Pushing ahead with European expansion, Google plots new data center in Poland
Google LLC will open a cloud data center in Warsaw, Poland, to provide better service to Central and Eastern European companies, the company announced today.
The search giant plans to build three so-called availability zones as part of the project. Availability zones are server farms that are located in close proximity to one another, usually on the same data center campus, but run separately so a failure at one site won’t take the others offline. Google allows customers to spread out applications across these server farms to make them more resistant to outages.
The planned Warsaw data center will provide access to all the company’s core cloud services including Compute Engine, App Engine and BigQuery, among others. Hosting them locally will enable Google to offer companies in Poland and nearby countries lower latency than what it can with its existing cloud facilities, the closest of which is more than 800 miles away from Warsaw.
Google will partner with Polish hosting provider Domestic Cloud Provider to bring regional businesses aboard. That firm will resell the search giant’s services, as well as build managed solutions atop its infrastructure.
Google’s push into Poland comes as part of a $3.3 billion plan to build more European data centers it revealed last week. The initiative will also see the company spend 600 million euros, or about $657 million, to upgrade an existing water-cooled data center campus in Hamina, Finland. Google previously allocated the same amount to building a new cloud facility in Belgium, which suggests the Polish location will have a similar budget.

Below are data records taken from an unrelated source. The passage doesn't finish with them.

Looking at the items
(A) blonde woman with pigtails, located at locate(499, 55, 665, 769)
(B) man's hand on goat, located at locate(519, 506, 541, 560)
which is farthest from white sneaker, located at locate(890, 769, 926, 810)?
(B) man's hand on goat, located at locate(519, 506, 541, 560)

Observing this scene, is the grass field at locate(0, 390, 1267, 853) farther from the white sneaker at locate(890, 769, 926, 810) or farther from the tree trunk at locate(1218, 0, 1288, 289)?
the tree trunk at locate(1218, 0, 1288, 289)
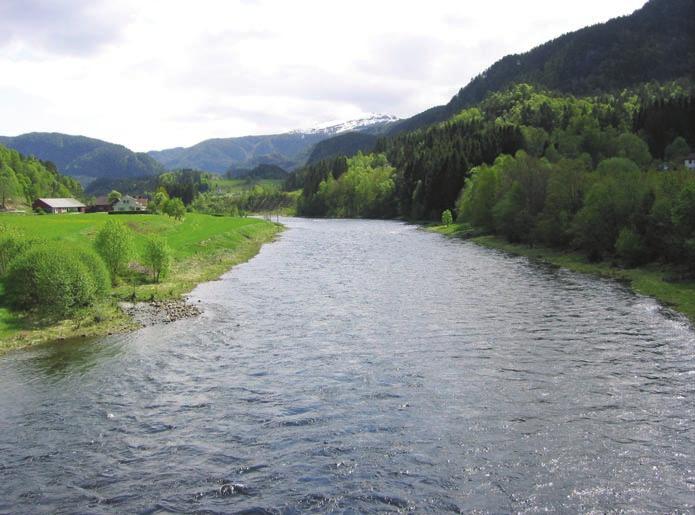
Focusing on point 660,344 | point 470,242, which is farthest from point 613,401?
point 470,242

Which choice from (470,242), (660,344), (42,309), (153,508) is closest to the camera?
(153,508)

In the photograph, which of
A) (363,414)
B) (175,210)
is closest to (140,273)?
(363,414)

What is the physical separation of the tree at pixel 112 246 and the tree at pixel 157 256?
271 cm

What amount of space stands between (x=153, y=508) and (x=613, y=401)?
67.5 feet

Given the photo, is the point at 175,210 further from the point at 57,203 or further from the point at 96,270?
the point at 96,270

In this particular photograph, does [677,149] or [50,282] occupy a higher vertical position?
[677,149]

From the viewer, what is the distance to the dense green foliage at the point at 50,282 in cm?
4134

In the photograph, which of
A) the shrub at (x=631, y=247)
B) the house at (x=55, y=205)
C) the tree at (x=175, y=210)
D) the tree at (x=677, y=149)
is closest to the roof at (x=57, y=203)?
the house at (x=55, y=205)

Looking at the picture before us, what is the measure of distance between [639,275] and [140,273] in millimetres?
55910

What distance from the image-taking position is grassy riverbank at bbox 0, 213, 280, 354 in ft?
131

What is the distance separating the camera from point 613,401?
25.5 metres

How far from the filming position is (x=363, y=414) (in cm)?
2473

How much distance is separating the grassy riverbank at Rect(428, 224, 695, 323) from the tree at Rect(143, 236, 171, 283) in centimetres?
4919

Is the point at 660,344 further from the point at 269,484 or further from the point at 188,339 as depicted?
the point at 188,339
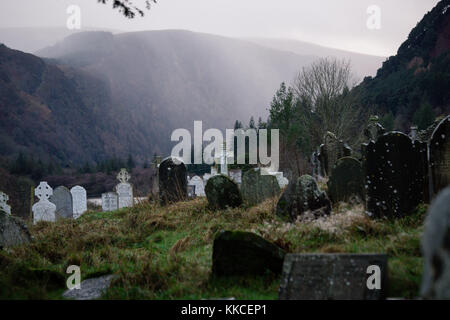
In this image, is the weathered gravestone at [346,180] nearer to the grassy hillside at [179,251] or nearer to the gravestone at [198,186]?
the grassy hillside at [179,251]

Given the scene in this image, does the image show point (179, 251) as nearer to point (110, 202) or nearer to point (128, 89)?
point (110, 202)

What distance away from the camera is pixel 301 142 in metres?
32.6

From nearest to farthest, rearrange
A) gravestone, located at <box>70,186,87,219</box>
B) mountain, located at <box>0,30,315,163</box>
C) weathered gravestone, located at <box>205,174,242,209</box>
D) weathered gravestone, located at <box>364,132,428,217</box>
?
1. weathered gravestone, located at <box>364,132,428,217</box>
2. weathered gravestone, located at <box>205,174,242,209</box>
3. gravestone, located at <box>70,186,87,219</box>
4. mountain, located at <box>0,30,315,163</box>

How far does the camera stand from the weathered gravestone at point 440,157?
5988mm

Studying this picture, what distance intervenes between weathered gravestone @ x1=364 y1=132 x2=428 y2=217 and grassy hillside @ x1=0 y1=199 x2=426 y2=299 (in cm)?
27

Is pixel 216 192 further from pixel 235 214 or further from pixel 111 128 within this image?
pixel 111 128

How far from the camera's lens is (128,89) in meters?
133

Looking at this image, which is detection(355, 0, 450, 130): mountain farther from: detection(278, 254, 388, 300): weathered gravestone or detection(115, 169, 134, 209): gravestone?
detection(278, 254, 388, 300): weathered gravestone

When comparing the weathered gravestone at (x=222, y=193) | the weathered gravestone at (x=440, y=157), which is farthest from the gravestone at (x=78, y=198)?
the weathered gravestone at (x=440, y=157)

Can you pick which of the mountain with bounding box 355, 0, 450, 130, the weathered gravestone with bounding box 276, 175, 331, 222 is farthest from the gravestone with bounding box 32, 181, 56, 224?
the mountain with bounding box 355, 0, 450, 130

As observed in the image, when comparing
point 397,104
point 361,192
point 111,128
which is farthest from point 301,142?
point 111,128

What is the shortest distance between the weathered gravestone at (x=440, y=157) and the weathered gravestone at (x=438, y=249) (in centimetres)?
557

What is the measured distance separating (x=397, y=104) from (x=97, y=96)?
102m

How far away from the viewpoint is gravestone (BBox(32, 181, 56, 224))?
12656 millimetres
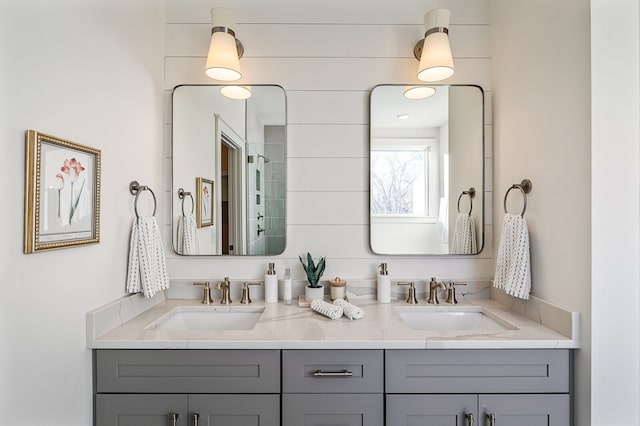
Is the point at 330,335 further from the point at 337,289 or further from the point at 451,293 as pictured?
the point at 451,293

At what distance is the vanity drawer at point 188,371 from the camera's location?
1.25 meters

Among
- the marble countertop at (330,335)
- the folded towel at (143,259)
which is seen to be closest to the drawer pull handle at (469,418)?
the marble countertop at (330,335)

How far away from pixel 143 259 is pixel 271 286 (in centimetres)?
58

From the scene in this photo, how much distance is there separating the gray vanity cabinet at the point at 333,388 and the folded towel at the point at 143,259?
0.69m

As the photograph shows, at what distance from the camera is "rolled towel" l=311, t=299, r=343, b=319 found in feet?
4.81

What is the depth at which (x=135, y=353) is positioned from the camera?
1261 millimetres

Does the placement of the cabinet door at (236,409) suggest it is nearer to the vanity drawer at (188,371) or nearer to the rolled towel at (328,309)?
the vanity drawer at (188,371)

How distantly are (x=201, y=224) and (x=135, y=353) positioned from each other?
0.71 meters

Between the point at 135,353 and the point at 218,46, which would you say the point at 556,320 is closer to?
the point at 135,353

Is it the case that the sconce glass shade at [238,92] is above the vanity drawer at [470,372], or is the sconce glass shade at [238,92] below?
above

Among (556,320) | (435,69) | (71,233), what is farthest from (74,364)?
(435,69)

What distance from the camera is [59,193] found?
3.57 feet

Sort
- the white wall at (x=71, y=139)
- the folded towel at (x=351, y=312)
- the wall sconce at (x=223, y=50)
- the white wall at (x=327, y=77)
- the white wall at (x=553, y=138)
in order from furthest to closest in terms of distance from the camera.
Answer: the white wall at (x=327, y=77), the wall sconce at (x=223, y=50), the folded towel at (x=351, y=312), the white wall at (x=553, y=138), the white wall at (x=71, y=139)

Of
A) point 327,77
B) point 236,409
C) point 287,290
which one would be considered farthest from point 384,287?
point 327,77
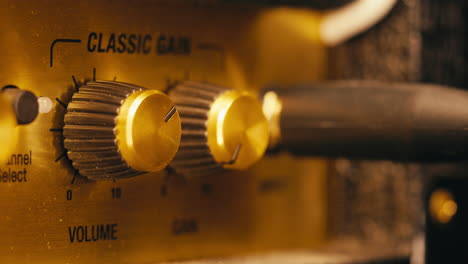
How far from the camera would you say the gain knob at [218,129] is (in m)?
A: 0.45

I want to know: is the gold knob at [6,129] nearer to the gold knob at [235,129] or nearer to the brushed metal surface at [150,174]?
the brushed metal surface at [150,174]

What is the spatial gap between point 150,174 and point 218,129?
7 cm

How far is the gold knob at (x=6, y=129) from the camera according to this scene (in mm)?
398

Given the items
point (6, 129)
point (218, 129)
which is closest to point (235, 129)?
point (218, 129)

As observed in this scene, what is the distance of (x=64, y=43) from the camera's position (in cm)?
44

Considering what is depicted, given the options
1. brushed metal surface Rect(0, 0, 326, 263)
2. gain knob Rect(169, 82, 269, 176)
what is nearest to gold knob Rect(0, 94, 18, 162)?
brushed metal surface Rect(0, 0, 326, 263)

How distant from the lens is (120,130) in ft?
1.32

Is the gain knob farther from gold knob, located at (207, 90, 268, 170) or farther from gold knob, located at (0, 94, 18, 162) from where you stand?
gold knob, located at (0, 94, 18, 162)

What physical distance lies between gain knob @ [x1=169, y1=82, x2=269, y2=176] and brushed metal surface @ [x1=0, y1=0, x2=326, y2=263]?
0.03 m

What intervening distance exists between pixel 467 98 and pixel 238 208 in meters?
0.20

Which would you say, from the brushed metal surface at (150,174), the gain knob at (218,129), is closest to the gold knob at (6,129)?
Answer: the brushed metal surface at (150,174)

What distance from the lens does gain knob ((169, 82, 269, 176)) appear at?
0.45 m

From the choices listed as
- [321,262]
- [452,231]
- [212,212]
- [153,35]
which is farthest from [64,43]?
[452,231]

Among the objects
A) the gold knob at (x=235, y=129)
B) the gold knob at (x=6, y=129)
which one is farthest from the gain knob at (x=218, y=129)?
the gold knob at (x=6, y=129)
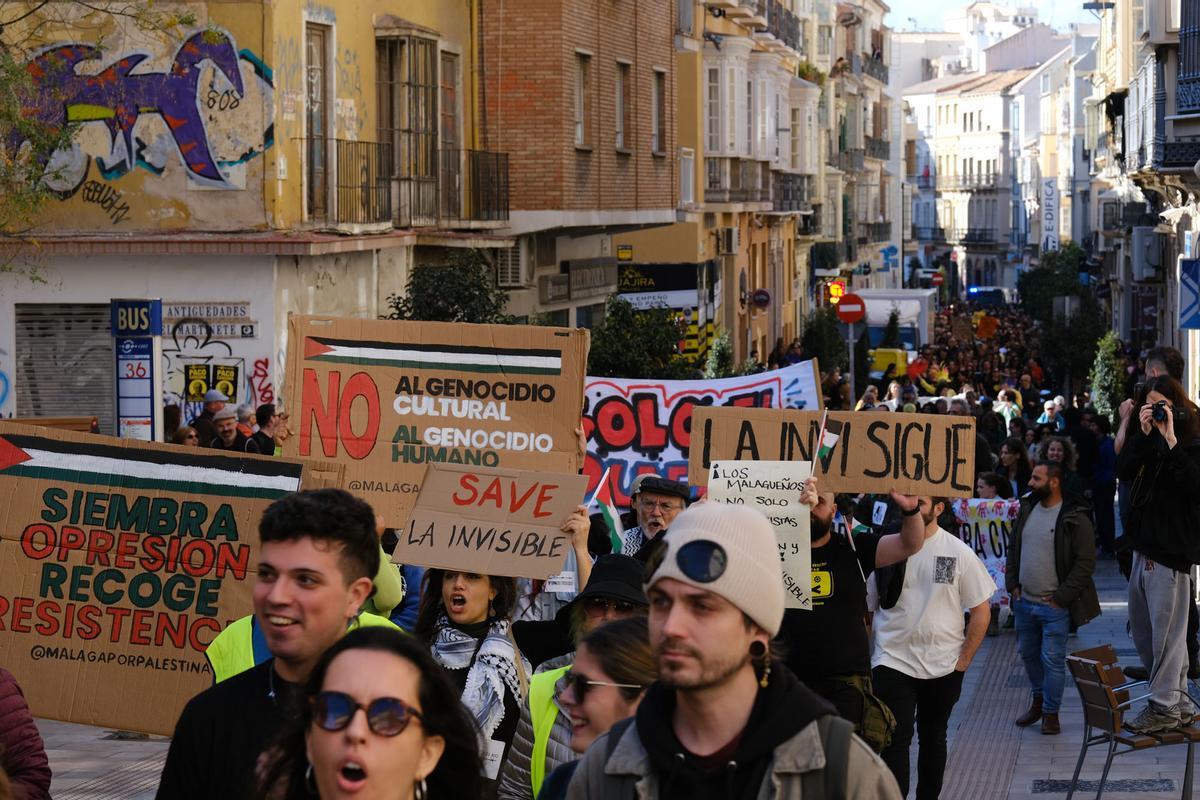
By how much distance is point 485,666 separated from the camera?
634 cm

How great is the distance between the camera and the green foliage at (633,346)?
979 inches

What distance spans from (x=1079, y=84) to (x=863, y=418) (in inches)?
3629

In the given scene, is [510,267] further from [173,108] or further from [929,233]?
[929,233]

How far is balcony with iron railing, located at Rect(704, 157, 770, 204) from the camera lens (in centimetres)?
4534

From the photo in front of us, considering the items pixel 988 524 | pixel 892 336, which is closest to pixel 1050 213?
pixel 892 336

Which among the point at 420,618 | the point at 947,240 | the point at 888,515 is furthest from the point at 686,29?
the point at 947,240

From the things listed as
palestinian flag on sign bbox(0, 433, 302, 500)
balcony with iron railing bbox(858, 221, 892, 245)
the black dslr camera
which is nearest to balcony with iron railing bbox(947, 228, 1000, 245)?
balcony with iron railing bbox(858, 221, 892, 245)

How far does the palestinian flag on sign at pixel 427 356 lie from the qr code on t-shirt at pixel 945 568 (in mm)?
2214

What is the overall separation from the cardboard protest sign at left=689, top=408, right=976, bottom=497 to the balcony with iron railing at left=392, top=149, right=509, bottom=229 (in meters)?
14.8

Google now boasts a total of 25 existing or planned cloud sites worldwide. Even so, the company still has plenty of room for expansion. Google doesn’t yet have a data center in Africa, where rivals Microsoft Corp. and Amazon Web Services Inc. are already building out a presence, while its South American footprint consists of just a single campus in São Paulo, Brazil.
Back in Europe, France may be one of the next countries where Google sets up shop as of its $3.3 billion expansion plan. France is not only a major market but the search giant is also building an undersea internet cable to connect the nation with the U.S. that would give a potential future data center access to high-speed connectivity.